Trauma saat masih kecil, mengapa hal ini bisa terjadi? Karena ketika kecil, seseorang tidak mengetahui cara-cara untuk menghadapi masalahnya. Sehingga ketika mereka tidak memiliki satu pun orang dewasa yang mendampinginya menghadapi masalah, ia pun merasa tidak aman dan "kewalahan" dengan perasaannya.Â
Kebutuhan emosional yang tidak terpenuhi memang bisa menimbulkan luka batin dan pada anak-anak, kebutuhan emosionalnya tentu lebih banyak yang belum bisa dipenuhi sendiri. Pemahaman kita tentang anak-anak seringkali terbalik. Ketika anak-anak belum bisa berpikir dengan baik, dibilang "gimana sih, harusnya kan udah ngerti". Tapi ketika mereka menunjukkan perasaannya, seringkali tidak dianggap serius. "gitu aja nangis" "anak-anak sih bentar juga lupa, biarin aja kalo nangis". Padahal perasaan mereka lah yang lebih dulu berkembang, jadi seharusnya perasaannya lah yang dianggap serius, bukan otak berpikirnya yang dituntut "serius".
Nah, anak-anak yang merasa "sendiri" menghadapi emosinya atau punya ketakutan bercerita dengan leluasa karena respon orangtua, akan berisiko menimbulkan luka batin ketika menghadapi masalah yang mereka anggap "besar". Memang belum tentu benar masalah "besar", tapi yang pasti perasaan itu tidak pernah salah.. Perasaan itu subjektif, jadi apa perasaan kita ketika diremehkan perasaannya?

════

* Soal Tertulis 1: Menurut kutipan dokumen, apa yang lebih dulu berkembang pada anak-anak?

(Catatan pertanyaan penalaran ruang)
════

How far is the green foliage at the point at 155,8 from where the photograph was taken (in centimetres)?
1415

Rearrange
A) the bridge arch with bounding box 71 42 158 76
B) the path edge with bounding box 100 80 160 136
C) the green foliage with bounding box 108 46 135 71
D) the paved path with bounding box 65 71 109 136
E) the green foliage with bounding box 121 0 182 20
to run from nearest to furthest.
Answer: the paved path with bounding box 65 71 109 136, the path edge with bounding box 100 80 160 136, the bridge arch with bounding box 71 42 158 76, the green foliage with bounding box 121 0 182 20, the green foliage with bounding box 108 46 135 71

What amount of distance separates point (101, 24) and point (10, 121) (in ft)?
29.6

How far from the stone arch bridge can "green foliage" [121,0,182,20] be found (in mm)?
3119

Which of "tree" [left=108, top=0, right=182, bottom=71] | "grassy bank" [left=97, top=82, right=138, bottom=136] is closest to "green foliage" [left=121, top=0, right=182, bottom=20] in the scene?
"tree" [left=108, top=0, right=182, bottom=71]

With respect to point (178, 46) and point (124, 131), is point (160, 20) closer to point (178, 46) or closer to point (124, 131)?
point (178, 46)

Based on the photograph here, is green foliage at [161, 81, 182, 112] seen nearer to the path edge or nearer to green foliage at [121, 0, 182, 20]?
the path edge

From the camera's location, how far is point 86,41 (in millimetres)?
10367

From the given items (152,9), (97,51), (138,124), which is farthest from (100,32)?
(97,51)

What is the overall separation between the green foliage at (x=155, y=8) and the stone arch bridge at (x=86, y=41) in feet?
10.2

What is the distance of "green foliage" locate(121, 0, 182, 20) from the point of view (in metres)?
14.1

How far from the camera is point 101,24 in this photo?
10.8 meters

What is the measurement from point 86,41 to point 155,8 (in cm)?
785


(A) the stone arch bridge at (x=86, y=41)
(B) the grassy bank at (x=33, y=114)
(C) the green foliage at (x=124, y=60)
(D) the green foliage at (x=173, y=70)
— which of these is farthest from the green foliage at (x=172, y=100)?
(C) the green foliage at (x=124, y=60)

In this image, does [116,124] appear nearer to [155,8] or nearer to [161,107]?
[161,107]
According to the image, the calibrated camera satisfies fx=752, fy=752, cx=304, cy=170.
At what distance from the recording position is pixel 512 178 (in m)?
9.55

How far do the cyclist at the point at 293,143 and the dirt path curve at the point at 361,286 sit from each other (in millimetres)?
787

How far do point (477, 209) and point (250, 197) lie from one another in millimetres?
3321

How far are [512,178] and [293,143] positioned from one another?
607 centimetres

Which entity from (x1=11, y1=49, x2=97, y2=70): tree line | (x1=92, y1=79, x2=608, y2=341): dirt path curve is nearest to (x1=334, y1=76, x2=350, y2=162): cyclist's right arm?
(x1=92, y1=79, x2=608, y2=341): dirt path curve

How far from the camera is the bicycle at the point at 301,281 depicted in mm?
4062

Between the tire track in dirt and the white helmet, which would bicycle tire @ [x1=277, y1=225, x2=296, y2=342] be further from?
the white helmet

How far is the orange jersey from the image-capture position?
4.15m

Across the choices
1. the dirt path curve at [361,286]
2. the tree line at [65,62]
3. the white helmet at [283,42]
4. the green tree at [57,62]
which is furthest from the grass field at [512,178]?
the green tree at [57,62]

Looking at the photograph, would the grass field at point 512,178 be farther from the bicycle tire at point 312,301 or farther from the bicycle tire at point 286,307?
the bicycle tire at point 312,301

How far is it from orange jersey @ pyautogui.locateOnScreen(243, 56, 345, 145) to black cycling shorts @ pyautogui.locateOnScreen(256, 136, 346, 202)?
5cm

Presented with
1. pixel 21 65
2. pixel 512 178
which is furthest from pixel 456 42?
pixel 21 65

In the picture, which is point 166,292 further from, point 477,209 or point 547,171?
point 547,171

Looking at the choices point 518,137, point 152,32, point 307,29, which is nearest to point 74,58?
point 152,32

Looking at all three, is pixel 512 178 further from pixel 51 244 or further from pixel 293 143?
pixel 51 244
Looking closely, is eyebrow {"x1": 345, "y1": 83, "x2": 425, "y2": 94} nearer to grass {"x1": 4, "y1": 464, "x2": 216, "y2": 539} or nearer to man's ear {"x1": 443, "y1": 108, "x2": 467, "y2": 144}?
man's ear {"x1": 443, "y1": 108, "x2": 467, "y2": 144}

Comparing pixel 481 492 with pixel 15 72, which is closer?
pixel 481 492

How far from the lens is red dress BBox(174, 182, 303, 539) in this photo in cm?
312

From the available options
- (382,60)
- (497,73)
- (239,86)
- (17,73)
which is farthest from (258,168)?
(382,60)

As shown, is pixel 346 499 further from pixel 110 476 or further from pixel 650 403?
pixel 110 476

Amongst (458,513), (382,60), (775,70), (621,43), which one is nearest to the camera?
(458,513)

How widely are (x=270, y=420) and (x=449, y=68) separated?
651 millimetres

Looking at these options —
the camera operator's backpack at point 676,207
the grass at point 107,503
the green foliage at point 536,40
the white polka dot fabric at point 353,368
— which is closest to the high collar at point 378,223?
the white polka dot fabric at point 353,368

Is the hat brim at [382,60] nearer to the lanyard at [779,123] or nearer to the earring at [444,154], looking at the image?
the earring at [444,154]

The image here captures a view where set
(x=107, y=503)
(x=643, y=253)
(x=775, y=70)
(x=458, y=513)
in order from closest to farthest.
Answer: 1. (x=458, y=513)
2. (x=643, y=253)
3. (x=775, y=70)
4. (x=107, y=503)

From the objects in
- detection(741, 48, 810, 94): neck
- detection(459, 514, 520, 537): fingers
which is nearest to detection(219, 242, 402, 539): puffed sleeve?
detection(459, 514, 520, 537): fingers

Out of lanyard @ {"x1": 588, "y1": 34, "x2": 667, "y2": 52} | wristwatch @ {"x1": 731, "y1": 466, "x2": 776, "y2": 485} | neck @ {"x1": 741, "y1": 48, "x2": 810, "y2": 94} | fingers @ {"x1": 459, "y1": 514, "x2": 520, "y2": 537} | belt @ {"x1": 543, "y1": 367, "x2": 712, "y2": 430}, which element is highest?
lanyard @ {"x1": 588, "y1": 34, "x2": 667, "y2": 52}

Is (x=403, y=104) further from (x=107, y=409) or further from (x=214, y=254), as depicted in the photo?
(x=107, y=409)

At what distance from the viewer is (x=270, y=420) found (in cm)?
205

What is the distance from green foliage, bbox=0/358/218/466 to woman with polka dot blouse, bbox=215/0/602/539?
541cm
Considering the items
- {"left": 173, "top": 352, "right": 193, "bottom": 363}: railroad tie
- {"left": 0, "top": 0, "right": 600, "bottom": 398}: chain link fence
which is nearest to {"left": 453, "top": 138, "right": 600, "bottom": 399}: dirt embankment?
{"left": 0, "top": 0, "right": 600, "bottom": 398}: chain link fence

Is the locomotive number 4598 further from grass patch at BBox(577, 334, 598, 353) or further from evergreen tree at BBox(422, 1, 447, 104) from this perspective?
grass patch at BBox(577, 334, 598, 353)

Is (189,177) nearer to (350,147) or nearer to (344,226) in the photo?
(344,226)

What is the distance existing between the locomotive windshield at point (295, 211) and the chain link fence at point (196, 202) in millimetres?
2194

════

* Soal Tertulis 2: Pilih setiap baris dalam catatan yang memuat kata "another". Huruf besar dan kecil dibedakan.

* Jawaban Soal 1: Perasaan mereka.

* Jawaban Soal 2:
How far do point (477, 209) and point (250, 197) lie from one another in millimetres?
How far are [512,178] and [293,143] positioned from one another?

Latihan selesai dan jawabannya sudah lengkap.